The EU economy is expected to expand by 1.4 percent this year, driven mainly by growth in Poland and Spain. The data comes from the European Commission's forecasts. Performing better than most member states, Warsaw and Madrid are expected to grow by 3.2 percent and 2.9 percent respectively in 2025.
The EU's economic forecast is a slight improvement on last spring's forecast of 1.1 percent. The commission expects the bloc's economy to continue expanding by 1.4 percent next year, despite the 15 percent tariffs that the United States has imposed on European exports. The unemployment rate is also expected to remain below 6 percent until 2027, while inflation will fall to 2.2 percent over the same period.

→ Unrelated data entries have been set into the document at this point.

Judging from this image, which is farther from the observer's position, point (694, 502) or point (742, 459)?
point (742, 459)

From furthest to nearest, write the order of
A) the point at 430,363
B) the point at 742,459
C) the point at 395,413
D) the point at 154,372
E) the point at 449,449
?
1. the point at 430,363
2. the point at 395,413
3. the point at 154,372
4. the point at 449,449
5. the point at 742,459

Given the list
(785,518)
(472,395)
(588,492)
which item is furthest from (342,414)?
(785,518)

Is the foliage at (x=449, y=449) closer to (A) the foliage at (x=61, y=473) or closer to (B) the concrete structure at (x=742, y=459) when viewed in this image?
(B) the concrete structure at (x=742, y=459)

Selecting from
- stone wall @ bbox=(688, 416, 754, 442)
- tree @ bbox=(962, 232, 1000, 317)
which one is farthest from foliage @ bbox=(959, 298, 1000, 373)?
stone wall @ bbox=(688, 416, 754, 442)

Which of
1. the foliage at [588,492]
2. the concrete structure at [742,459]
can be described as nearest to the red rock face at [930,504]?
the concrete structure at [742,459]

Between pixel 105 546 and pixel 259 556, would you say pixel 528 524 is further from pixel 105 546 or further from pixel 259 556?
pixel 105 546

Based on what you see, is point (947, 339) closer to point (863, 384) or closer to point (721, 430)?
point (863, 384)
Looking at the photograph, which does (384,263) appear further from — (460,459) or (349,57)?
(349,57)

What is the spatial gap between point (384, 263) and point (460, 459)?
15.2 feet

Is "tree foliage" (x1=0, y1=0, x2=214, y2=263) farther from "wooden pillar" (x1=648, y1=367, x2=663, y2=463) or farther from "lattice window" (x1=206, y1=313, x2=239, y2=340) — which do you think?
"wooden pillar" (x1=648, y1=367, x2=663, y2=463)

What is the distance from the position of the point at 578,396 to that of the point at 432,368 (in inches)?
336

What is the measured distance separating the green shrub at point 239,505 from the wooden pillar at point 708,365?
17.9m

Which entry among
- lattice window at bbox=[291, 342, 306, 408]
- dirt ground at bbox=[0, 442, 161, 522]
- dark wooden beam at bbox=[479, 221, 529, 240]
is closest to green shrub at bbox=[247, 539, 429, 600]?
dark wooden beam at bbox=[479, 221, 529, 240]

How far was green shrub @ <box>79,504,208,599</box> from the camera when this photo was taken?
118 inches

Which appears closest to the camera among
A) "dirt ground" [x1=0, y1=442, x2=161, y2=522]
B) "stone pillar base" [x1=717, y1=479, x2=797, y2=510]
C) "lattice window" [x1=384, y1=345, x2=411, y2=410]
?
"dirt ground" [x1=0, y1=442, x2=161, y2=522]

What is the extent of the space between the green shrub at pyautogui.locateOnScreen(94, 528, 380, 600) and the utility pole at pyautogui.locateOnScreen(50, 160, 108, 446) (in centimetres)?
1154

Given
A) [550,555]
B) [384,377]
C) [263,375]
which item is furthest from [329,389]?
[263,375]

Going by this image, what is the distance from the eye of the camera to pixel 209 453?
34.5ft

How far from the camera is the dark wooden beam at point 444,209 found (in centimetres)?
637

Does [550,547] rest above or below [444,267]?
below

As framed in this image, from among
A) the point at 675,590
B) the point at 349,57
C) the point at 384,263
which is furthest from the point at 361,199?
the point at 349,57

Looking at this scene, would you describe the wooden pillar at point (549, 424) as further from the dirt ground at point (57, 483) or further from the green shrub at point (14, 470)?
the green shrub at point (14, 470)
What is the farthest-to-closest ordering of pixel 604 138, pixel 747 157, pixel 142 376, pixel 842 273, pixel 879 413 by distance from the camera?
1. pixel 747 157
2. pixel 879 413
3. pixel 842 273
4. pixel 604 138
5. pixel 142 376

“Given the difficult external context, the EU must act decisively to boost internal growth, through simplification of regulations, the single market and increased innovation,” a senior official stressed.
Countries that once emerged as the main causes of the eurozone crisis, such as Portugal, Greece, Cyprus, Ireland and Spain, are expected to perform better than Germany, Finland and Austria, which were once considered economic models.
In a worrying sign for Europe, the three largest economies, Germany, France and Italy, are set to experience weak growth over the coming years. Once the engine of European growth, Berlin is likely to expand by just 0.2 percent in 2025 and 1.2 percent in 2026 and 2027.
Italy is expected to grow at an even slower pace, 0.4 percent in 2025 and 0.8 percent in the next two years, despite being the main beneficiary of the EU's post-COVID recovery program.
On the other hand, southern and eastern countries recorded positive results, with Malta expanding by 4%, Bulgaria by 3%, Lithuania by 2.4% and Croatia by 3.2%.